→ TEXT SECTION
* Start *

In early elementary school, for instance, children reliably differentiate a conclusive from an inconclusive test of a hypothesis (Sodian et al., 1991). Also, they can reason about the informativeness of different kinds of evidence (Köksal et al., 2021). In kindergarten (children aged 4 to 6 years), children reveal an emergent understanding of the nature of science (Samarapungavan et al., 2008) and they successfully select informative interventions that allow to draw appropriate causal inferences (Lapidow & Walker, 2020). Kindergarteners also select unconfounded experiments when they are presented with conflicting evidence (van Schijndel et al., 2015), and 4-year-olds show a rudimentary command of the control-of-variables strategy (i.e., vary one variable at a time while keeping all others constant) (van der Graaf et al., 2015). The ability to successfully interpret data also emerges in kindergarten when children begin to draw correct inferences from simple covariation data, such as perfect and unconfounded patterns of covariation data (Koerber et al., 2005; Piekny & Maehler, 2013).

Most studies of early scientific reasoning are conducted with Western samples, and studies in Asian countries are rare. The rationale of the present study is therefore to investigate the reliability and convergent validity of a scientific reasoning inventory that was originally developed in Germany, the Science-K Inventory (SKI) (Koerber & Osterhaus, 2019), when applied to a Chinese sample of 6- and 7-year-olds. In addition, we compare the performance of an urban Chinese sample with the performance of a rural Chinese sample, we ask whether there are gender differences in the scientific reasoning of Chinese 6- and 7-year-olds, and we investigate whether subcomponents of scientific reasoning are related.

The Science-K Inventory (SKI) is a closed-response instrument that comprises 30 items on children’s experimentation skills, data interpretation, and nature of science (NoS) understanding. Items on experimentation skills tap children’s ability to differentiate a conclusive from an inconclusive test of a hypothesis (Sodian et al., 1991), as well as their mastery of the control-of-variables strategy (i.e., vary one thing at a time, keep nonfocal variables constant). Children who can differentiate conclusive from inconclusive evidence, for instance, understand that—when trying to find out if someone is good at doing puzzles—this person should piece together a puzzle with many (conclusive evidence) and not just few (inconclusive evidence) pieces. Similarly, when trying to find out if cacao powder dissolves better in warm or cold milk, children with a command of the control-of-variables strategy understand that one should compare how well it dissolves in equal serves of warm and cold milk, rather than comparing how well it dissolves in a large glass of warm milk and a small glass of cold milk. Items on data interpretation measure children’s ability to make sense of simple patterns of covariation data and to understand that one cannot draw valid inferences with respect to a single variable from confounded data. For instance, a runner could observe that she runs faster when wearing her new running shoes and her new running suit. Children who understand that confounded data do not allow to draw valid inferences understand that this pattern of data will not allow to decide whether it is the shoes or the suit that influences how fast the runner runs. Finally, NoS items tap children’s understanding of what scientists do (they try to find out something about the world) and which types of questions they ask (questions whose answers provide explanations).

* End *

→ DATA EXTRACT
* Start *

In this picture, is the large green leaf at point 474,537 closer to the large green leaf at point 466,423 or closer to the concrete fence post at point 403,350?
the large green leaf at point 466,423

* End *
* Start *

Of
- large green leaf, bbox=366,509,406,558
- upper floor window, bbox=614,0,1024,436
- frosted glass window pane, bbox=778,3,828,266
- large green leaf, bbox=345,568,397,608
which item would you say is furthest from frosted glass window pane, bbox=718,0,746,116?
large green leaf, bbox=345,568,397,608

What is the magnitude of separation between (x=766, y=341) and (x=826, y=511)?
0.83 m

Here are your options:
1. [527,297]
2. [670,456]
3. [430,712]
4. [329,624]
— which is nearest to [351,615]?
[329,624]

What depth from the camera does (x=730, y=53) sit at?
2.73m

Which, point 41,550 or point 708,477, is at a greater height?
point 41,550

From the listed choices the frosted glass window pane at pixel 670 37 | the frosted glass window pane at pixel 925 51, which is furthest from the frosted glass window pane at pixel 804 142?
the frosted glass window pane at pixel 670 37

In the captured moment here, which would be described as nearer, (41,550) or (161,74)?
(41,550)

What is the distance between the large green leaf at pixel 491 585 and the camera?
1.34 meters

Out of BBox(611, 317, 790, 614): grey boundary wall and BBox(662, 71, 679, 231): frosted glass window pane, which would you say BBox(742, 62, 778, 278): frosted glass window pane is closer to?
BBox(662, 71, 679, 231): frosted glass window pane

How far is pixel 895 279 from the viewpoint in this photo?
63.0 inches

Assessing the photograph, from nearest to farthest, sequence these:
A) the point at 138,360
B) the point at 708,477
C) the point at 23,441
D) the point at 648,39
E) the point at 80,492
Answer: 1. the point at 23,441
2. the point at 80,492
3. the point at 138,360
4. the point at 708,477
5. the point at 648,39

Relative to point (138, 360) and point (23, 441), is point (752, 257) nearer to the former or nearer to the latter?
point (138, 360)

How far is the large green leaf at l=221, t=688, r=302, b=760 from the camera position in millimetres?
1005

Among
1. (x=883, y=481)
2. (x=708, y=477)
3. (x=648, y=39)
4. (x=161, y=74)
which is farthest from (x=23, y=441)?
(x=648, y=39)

* End *

→ REQUIRED TASK A
According to the passage on children's scientific reasoning, how many items make up the Science-K Inventory?
→ REQUIRED TASK B
Please carry the passage on children's scientific reasoning forward from its final sentence.

→ EXERCISE ANSWER A
30 items.

→ EXERCISE ANSWER B
The SKI was validated in a German study. Koerber and Osterhaus (2019) used the SKI in a study in kindergarten and applied it to 227 six-year-olds. The administration of the SKI was completed during three individual interview sessions, lasting each approx. 20 min. During these interviews, trained researchers guided the children through all multiple-choice questions and recorded their answers. A scale analysis of the data obtained in this study showed that the SKI is a reliable instrument (Cronbach’s α = 0.78), and 6-year-olds performed significantly better than chance, with a mean correct performance of 42.5% correct (Koerber & Osterhaus, 2019). In line with the many studies that have associated scientific reasoning with children’s language skills (Koerber et al., 2017; Osterhaus et al., 2017; van de Sande et al., 2019; van der Graaf et al., 2018), also performance on the SKI was related to language skills, with correlation coefficients across studies ranging between 0.36 (Koerber & Osterhaus, 2021) and 0.41 (Koerber & Osterhaus, 2019).

1.1 This study

In the present study, we investigate the reliability and convergent validity of a shortened 10-item scale of the SKI that was translated into Mandarin. The 10 items of this shortened Chinese version of the Science-K Inventory (SC-SKI) were selected based on data from the Koerber and Osterhaus (2019) study that was conducted in Germany. In particular, we selected an item pool that would cover the broad aspects of scientific reasoning while simultaneously resulting in a reliable and balanced scale. To address the convergent validity of this shortened Chinese scale, we measured children’s language skills (i.e., their vocabulary understanding). Previous work (e.g., Koerber et al., 2017; Mayer et al., 2014; Osterhaus et al., 2017; van de Sande et al., 2019; van der Graaf et al., 2018) has revealed substantial associations between scientific reasoning and young children’s language skills, which are well expected and indicative of the broad association between scientific reasoning and (verbal) reasoning in general. Among children’s language skills, vocabulary understanding may be a particularly relevant aspect, especially for NoS. NoS requires that children understand science-specific terminology, including an understanding of what it means to ‘investigate’ something or to ‘make an assumption’ (Osterhaus et al., 2017).

To investigate the ability of the SC-SKI to detect expected performance differences, we compared the performance of an urban sample to a rural sample from Hunan Province, China. Because of the rural–urban disparity in schooling that prevails in China (e.g., Zhang, 2017), we reasoned that the children from urban areas should outperform children from more rural areas, which is a finding that, if it holds, will lend support to the usefulness of the SC-SKI and its ability to detect meaningful individual differences.

In addition, we assessed whether there are gender differences in this sample of young Chinese elementary school students. Some previous work (e.g., Lazonder et al., 2020) has observed such differences in older elementary school children, with males outperforming females, whereas other studies did not find such differences in elementary school (e.g., Osterhaus et al., 2017). Previous work has also identified significant associations between scientific reasoning subcomponents. For instance, Osterhaus et al. (2017) report a significant factor correlation of 0.54 for elementary school children’s experimentation skills and their NoS. In the present study, we therefore assess the correlation between subcomponents, asking whether significant associations emerge in this sample of Chinese elementary school children.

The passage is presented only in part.